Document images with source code

++++++++++++++++++++

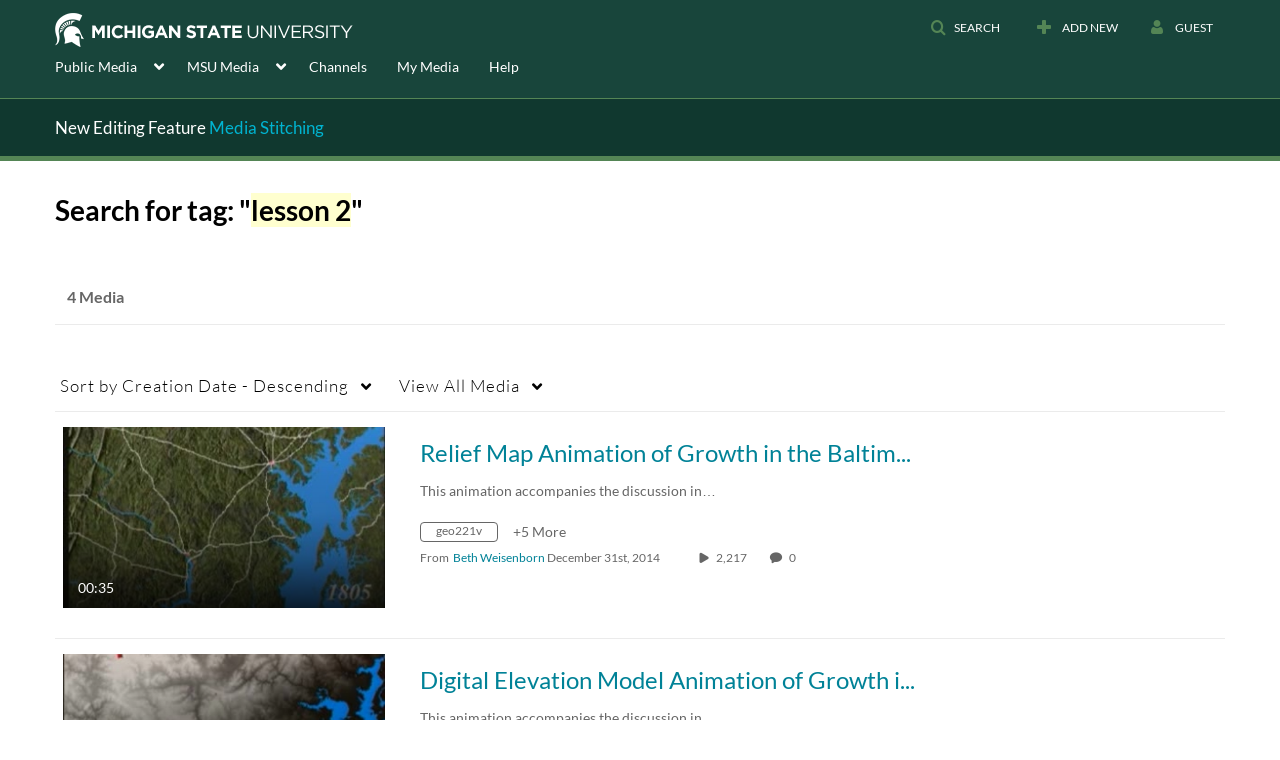

--- FILE ---
content_type: text/plain;charset=UTF-8
request_url: https://mediaspace.msu.edu/user/get-details?format=ajax&_=1764193540806
body_size: 479
content:
{"content":[{"target":"#userMobileMenuDisplayName, #userMenuDisplayName","action":"replace","content":"Guest"}],"script":"$(\"body\").trigger(\"userDetailsPopulated\");;document.querySelector(\"meta[name=xsrf-ajax-nonce]\").setAttribute(\"content\", \"[base64]\");"}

++++++++++++++++++++

* _Exercise objective_: Please return only the lines from the one that contains "content_type: text/plain;charset=UTF-8" through the final line of the entries, each exactly as written.

* _Answer box_:
content_type: text/plain;charset=UTF-8
request_url: https://mediaspace.msu.edu/user/get-details?format=ajax&_=1764193540806
body_size: 479
content:
{"content":[{"target":"#userMobileMenuDisplayName, #userMenuDisplayName","action":"replace","content":"Guest"}],"script":"$(\"body\").trigger(\"userDetailsPopulated\");;document.querySelector(\"meta[name=xsrf-ajax-nonce]\").setAttribute(\"content\", \"[base64]\");"}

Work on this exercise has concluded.